• Text block:

Agriculture continues to be Londrina's major economic activity, although its importance has diminished in recent years. Agricultural activity was diversified beyond coffee, and today corn, wheat, cotton, horticulture, beans, peanuts, rice, sugar cane, soy bean, and fruit plantations thrive due to the rich Northern Paraná/South Western São Paulo State "terra roxa/vermelha" crimson soil. Although the city has increased its industrial park by adding weaving, textiles and agricultural factories, Londrina's main wealth continues to be agricultural production. Today, Londrina is also known for its commerce and service sectors. Moreover, real estate is another growing sector that has generated jobs and boosted even more the size of this city in Paraná.

It possesses one of the largest universities in the country, the Londrina State University, as well as several private colleges.

The city is served by Londrina – Governador José Richa Airport.

Once a year, the city hosts the largest agricultural fair in Latin America, the Expo Londrina.

== Policy ==
According to the 1988 Constitution, Londrina is located in a presidential federal republic. It was inspired by the American model; however, the Brazilian legal system follows the Roman-Germanic tradition of positive law. Municipal administration is governed by the executive and legislative branches.

• Supplied data:
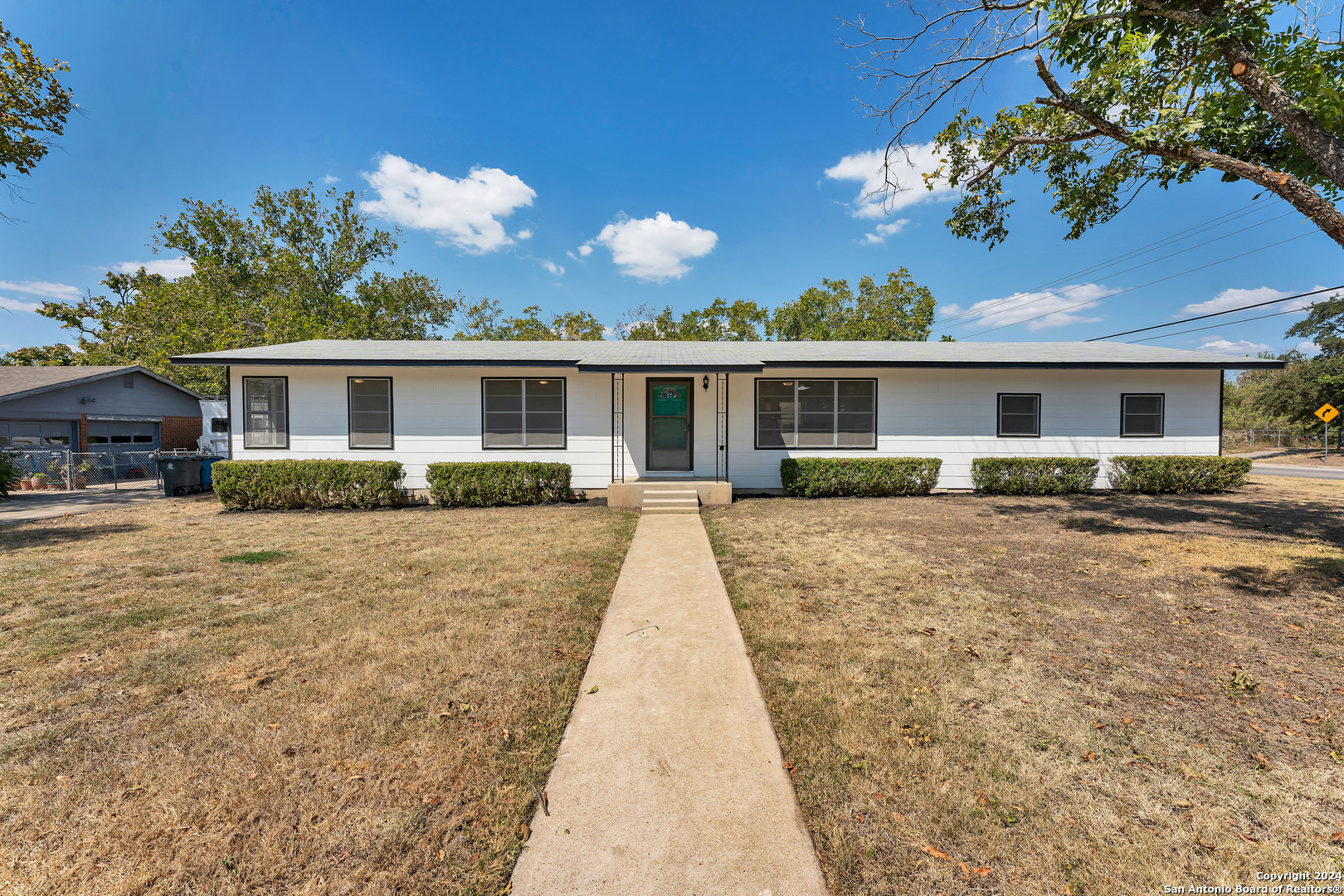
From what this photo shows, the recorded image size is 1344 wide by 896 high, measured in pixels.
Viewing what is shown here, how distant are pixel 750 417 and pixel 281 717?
9151 millimetres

• Exercise A:
Using the text about Londrina above, decide whether each statement agrees with it. For each, answer yes or no and quote the deciding words from the text.
(i) Londrina's main wealth is now its industrial park.
(ii) The Expo Londrina is held once a year.
(iii) The Brazilian legal system follows the American tradition of law.
• Exercise B: Summarize the Londrina text above in two sentences.
• Exercise C:
Answer these questions using the text about Londrina above, each answer on its own line.
(i) Which airport serves the city?
(ii) Which constitution places Londrina in a presidential federal republic?
(iii) Which state university is located in the city?

• Expected answer A:
(i) No: "Londrina's main wealth continues to be agricultural production."
(ii) Yes: "Once a year, the city hosts the largest agricultural fair in Latin America, the Expo Londrina."
(iii) No: "the Brazilian legal system follows the Roman-Germanic tradition of positive law."

• Expected answer B: Agriculture, thriving on the region's crimson soil, remains Londrina's main source of wealth, although the city has added industry and is also known for commerce, services and a growing real estate sector. Londrina has Londrina State University and several private colleges, is served by an airport, hosts the Expo Londrina every year, and has a municipal administration governed by executive and legislative branches.

• Expected answer C:
(i) Londrina – Governador José Richa Airport
(ii) The 1988 Constitution
(iii) Londrina State University